The tasting room is still under construction and not open to the public, although private tours and tastings can be arranged. Andy Kucher, who runs the daily operations at NOLA Distilling, said that they anticipate the tasting room opening in the first half of 2017.
Similarly, Roulaison Distilling’s Andrew Lohfeld is a former homebrewer who fell into craft distilling. He worked at Kings County Distillery in New York before deciding to work with former University of Pennsylvania classmate and Morgan City, LA native Patrick Hernández to open a distillery in New Orleans.
"Roulaison" is the French-Creole word for the sugar cane harvest, and Roulaison plans on focusing on small batch and experimental rums.
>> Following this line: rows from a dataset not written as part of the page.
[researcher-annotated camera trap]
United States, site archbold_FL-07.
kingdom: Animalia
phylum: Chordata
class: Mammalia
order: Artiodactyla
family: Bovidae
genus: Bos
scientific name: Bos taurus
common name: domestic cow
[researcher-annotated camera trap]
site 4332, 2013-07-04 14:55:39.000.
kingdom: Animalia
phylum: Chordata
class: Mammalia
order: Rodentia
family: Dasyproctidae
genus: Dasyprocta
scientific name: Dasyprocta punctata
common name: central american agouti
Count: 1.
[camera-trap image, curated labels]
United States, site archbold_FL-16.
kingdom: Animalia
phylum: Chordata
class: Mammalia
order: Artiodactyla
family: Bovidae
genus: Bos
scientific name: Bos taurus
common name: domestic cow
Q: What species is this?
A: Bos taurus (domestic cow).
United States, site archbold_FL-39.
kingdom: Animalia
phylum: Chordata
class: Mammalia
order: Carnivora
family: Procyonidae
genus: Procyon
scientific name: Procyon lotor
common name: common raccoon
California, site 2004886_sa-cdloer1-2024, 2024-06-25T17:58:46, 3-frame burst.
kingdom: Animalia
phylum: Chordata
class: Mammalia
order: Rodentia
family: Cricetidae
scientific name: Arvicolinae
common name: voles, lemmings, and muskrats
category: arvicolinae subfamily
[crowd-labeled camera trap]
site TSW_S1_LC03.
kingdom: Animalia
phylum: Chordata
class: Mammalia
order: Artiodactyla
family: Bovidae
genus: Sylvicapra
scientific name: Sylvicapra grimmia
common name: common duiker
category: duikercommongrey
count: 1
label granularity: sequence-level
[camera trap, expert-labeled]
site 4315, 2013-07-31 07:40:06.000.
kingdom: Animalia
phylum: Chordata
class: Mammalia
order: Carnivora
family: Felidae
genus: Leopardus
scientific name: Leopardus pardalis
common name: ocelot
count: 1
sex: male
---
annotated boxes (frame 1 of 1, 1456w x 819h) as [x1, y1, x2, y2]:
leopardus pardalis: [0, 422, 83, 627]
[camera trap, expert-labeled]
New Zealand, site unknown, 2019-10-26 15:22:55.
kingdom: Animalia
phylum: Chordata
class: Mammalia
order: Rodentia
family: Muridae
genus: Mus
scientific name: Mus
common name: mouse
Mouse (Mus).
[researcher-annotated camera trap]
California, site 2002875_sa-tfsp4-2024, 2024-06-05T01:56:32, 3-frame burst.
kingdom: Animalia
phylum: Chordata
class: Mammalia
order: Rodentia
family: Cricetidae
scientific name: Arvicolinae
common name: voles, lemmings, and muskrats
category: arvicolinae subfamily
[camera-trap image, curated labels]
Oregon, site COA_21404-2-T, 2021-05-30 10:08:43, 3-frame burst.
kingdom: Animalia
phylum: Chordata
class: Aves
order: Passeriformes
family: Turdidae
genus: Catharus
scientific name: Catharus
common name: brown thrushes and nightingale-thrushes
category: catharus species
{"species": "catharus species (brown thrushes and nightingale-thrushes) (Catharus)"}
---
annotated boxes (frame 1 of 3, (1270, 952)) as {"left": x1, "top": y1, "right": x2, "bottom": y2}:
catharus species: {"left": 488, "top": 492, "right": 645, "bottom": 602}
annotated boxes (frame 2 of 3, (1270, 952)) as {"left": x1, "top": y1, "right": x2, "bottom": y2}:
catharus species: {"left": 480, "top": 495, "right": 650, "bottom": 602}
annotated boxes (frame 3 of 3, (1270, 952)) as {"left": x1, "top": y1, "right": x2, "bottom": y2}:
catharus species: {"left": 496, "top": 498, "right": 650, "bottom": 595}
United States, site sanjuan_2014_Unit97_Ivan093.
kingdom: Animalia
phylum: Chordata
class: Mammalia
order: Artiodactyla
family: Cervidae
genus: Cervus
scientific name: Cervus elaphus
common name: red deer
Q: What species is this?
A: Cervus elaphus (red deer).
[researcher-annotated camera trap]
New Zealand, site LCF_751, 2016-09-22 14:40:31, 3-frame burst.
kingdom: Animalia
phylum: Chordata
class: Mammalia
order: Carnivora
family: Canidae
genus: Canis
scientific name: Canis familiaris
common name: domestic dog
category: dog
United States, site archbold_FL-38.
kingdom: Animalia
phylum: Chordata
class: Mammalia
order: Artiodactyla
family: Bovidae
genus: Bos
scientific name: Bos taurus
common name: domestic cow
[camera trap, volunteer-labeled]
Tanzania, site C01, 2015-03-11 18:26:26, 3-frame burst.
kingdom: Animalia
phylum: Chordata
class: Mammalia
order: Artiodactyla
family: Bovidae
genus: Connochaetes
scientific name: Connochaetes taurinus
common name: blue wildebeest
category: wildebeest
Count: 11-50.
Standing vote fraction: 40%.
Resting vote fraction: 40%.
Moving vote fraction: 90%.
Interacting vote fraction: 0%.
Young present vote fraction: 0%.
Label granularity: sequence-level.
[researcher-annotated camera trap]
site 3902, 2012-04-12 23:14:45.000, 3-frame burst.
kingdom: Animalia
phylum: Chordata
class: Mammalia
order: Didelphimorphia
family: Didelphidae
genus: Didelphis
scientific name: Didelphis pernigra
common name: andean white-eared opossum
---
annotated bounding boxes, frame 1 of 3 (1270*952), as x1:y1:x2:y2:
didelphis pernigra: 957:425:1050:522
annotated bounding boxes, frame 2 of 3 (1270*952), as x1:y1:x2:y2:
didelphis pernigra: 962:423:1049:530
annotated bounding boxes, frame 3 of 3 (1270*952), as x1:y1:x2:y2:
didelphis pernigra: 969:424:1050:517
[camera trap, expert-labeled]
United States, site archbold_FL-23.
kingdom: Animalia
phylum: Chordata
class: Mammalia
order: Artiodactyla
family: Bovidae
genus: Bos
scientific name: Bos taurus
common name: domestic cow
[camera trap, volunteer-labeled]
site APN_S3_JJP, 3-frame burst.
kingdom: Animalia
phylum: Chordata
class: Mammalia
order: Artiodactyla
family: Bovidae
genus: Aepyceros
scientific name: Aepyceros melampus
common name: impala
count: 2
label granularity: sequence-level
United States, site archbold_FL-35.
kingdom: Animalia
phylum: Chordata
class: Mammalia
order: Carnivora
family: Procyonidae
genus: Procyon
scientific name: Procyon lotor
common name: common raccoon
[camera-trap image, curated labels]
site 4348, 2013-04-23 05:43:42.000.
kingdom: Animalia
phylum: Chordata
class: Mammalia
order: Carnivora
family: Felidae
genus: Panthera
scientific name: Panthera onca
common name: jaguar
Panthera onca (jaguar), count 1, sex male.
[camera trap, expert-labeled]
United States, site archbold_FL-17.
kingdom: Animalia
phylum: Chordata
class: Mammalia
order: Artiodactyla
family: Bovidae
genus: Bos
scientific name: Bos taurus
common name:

Lohfeld noted that there’s a lot of room in the New Orleans market for creative freedom in distilling rum.
“I want to make a rum that doesn’t taste like any other rum,” Lohfeld said, noting that the funky characteristics of Brettanomyces and the ester-heavy yeasts from Belgian styles are flavor aspects he’s looking to cultivate. He also plans to experiment with aging rum in different types of barrels, from whiskey to sherry.
Lohfeld and Hernandez begin the process of rum distilling with molasses from Lafourche Sugar in Thibodaux -- the best in the country, according to Lohfeld. “You can’t get it anywhere else outside of Louisiana.” He then experiments with different yeast types in fermentation including Belgian beer yeasts, wine yeasts, and wild yeasts like Bretts.
The pair are still dialing in the flavor profiles, but are legally clear to release their product once it’s ready, a white rum to start. Further experimentation will occur in the tasting room, which they anticipate will be open in February.